Cortina d’Ampezzo – Ein Blick auf den Riesentorlauf-Weltcup genügt, um das rot-weiß-rote Herren-Quartett – Roland Leitinger (18.), Marco Schwarz (21.), Stefan Brennsteiner (24.) und den einzigen Tiroler Manuel Feller (32.) – ins Reich der krassen Außenseiter zu verbannen. Doch weil dieser Tage bekanntlich Weltmeisterschaften stattfinden und die seit jeher nicht mit eigenen Gesetzen geizen, ist auch eine Sensation in Rot-Weiß-Rot nicht ausgeschlossen.

Feller, der erst am Freitag in die WM einsteigt, ist jedenfalls nach Cortina gereist, um es im allerbesten Fall seinen (Weltmeister-)Kollegen Vincent Kriechmayr und Marco Schwarz gleichzutun. „Wobei, zweimal Gold wird schwierig, sage ich einmal“, meinte der 28-Jährige mit schelmischem Unterton.

Körperlich fühlt sich der Pillerseetaler nach zwei intensiven, dreitägigen Trainingsblöcken am Weißensee gut: „Wir haben eigentlich alles absolviert, was wir geplant hatten.“

Das bisherige WM-Geschehen verfolgte der Technikspezialist zu Hause vor dem Fernseher – und sah dabei jede Menge ÖSV-Gold. „Das ist natürlich für die ganze Nation und die Mannschaft extrem cool. Es war auch daheim unglaublich geil zum Zuschauen, ich habe mich riesig gefreut für die Jungs, und auch für die Kathi (Liensberger, Anm.). Im Allgemeinen bin ich aber trotzdem für mich da, dass ich meine Leistung abrufe.“ Das Gefühl gehe in die Richtung „okay, ich will das auch zeigen!“.

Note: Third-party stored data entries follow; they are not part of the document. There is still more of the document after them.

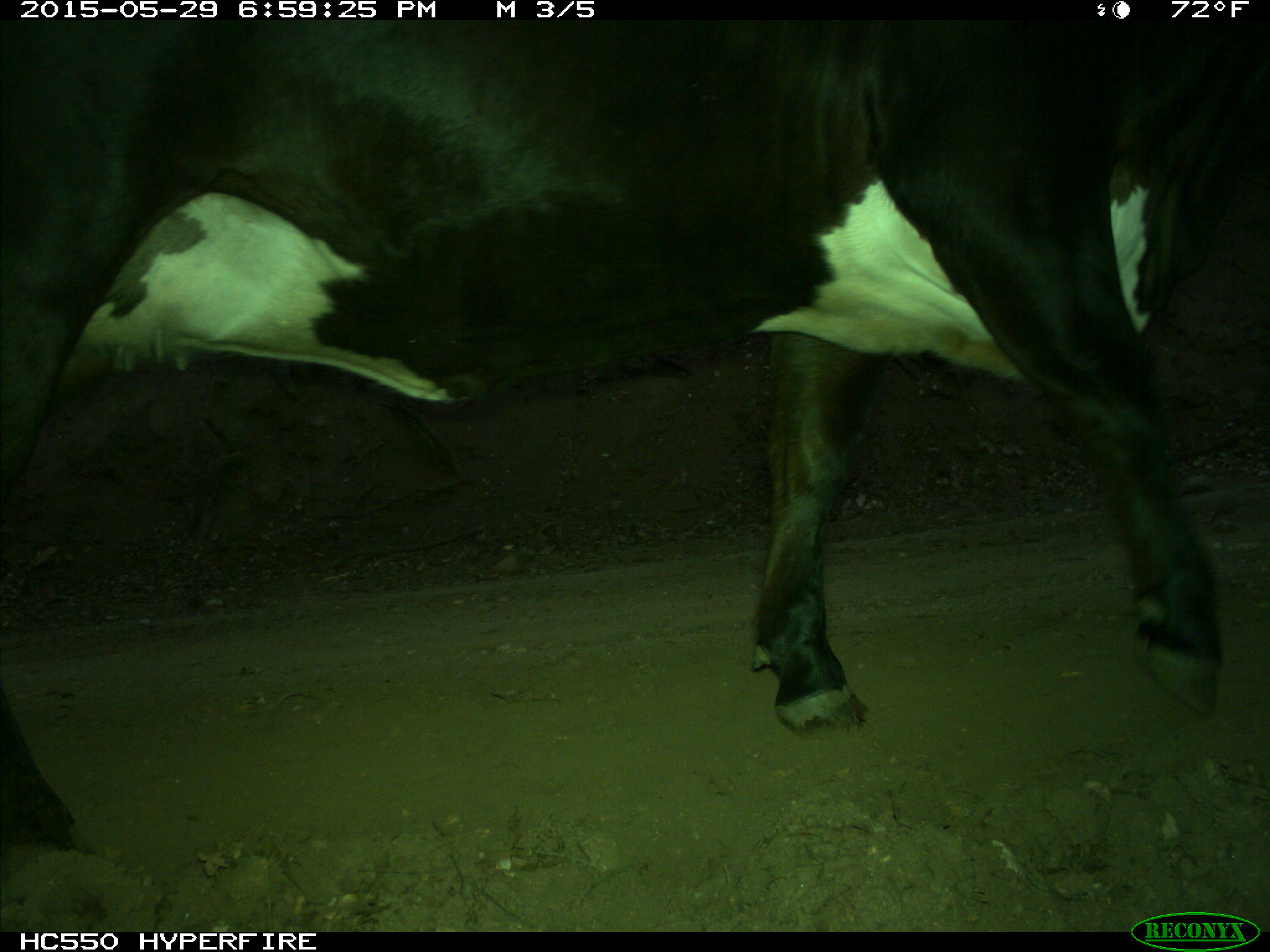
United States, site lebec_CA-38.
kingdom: Animalia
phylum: Chordata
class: Mammalia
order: Artiodactyla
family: Bovidae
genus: Bos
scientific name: Bos taurus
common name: domestic cow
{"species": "Bos taurus (domestic cow)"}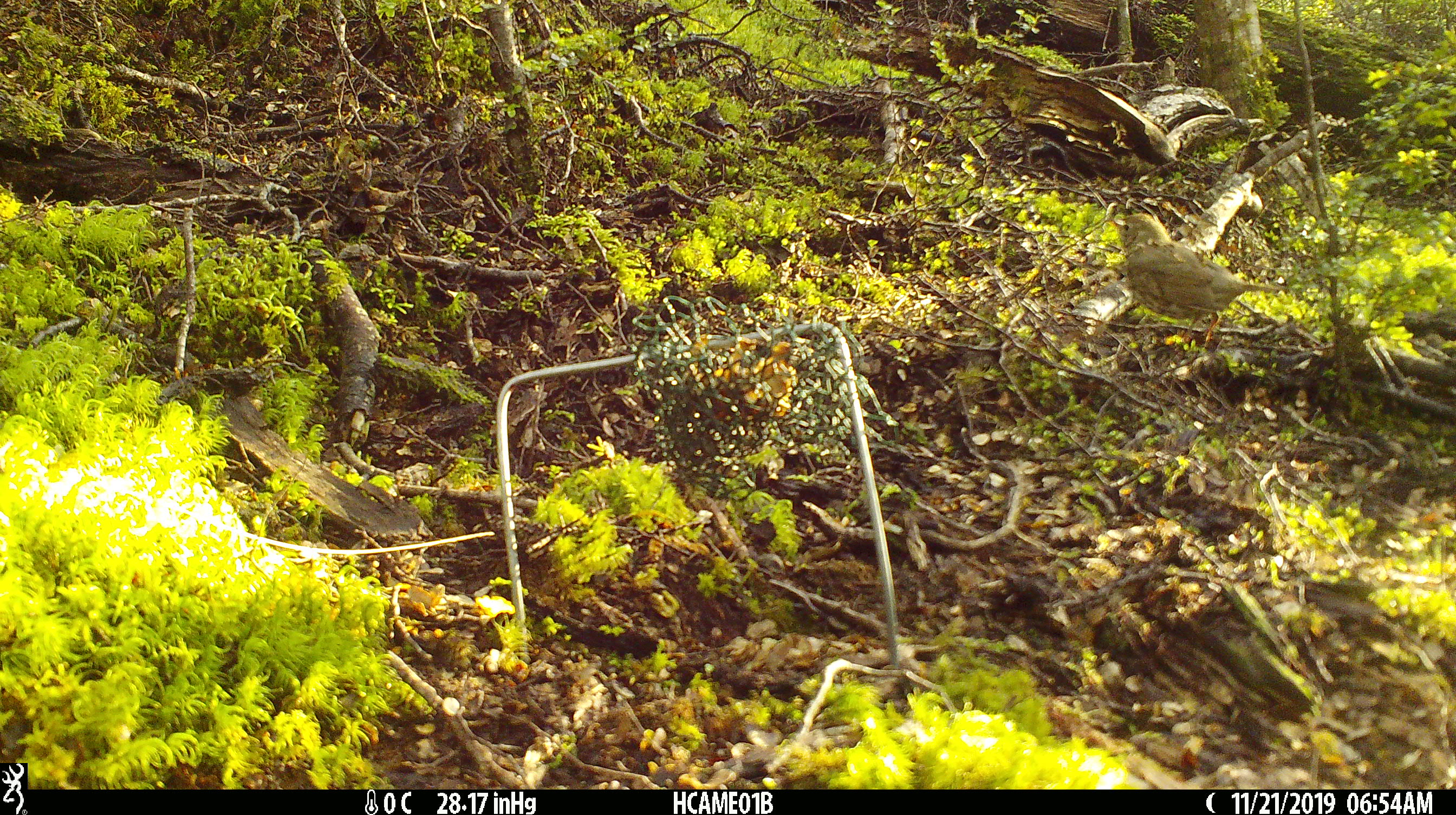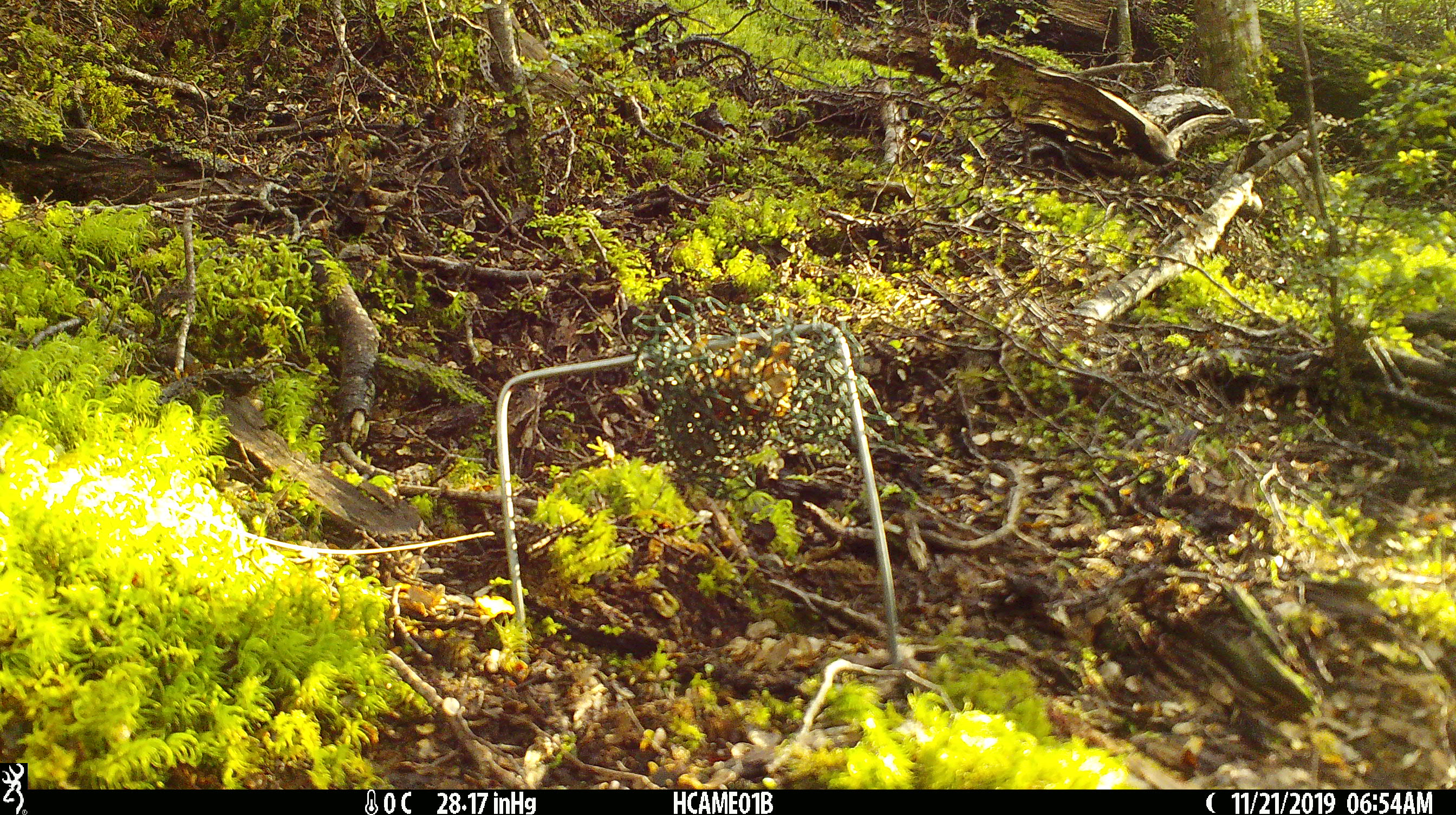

Nicht gefallen haben ihm die in ein Kreuzfeuer der Kritik mündenden Parallelbewerbe. „Bei einer WM so was, das ist ein Witz“, machte Feller seinen Standpunkt deutlich. Trotzdem sei der Ex-aequo-Sieg von Katharina Liensberger „mehr als verdient“ gewesen. „Sie war ja auch dann schlussendlich mit beiden Laufzeiten sechs Zehntel vorn.“

Dass bei den Weltmeisterschaften bis auf VIP-Gäste keine Zuschauer zugelassen sind, sei gleichermaßen schmerzhaft. „Ich habe beim Herfahren schon gesagt, es ist nicht weit weg von Österreich, stell dir vor, was es für ein Skifest gewesen wäre“, erläuterte Feller. „Nichtsdestotrotz haben wir eine super Kulisse da. Die Pisten sind, glaube ich, in einem Topzustand. Natürlich ist jetzt das Wetter ein bisschen wärmer geworden, aber im Allgemeinen ist ein sehr guter Stock da. Ich freue mich riesig, dass wir wieder einmal ein Großereignis haben.“

Die konstant hohen Temperaturen könnten die Pistenoberfläche gerade so weit aufweichen, dass er ideale „Feller-Verhältnisse“ vorfindet. „Wenn es oben drauf ein bisschen mit der Sonne leicht schmierig wird, dann verzeiht es einfach ein bisschen mehr. Da habe ich immer sehr, sehr gute Rennen abgeliefert.“ Nicht ganz unwesentliche Einschränkung: „Im Riesentorlauf ist es nicht ganz so, weil der Schwung nicht so kurz ist, aber ich sage einmal, das mag ich auch nicht ungern.“ (TT, APA)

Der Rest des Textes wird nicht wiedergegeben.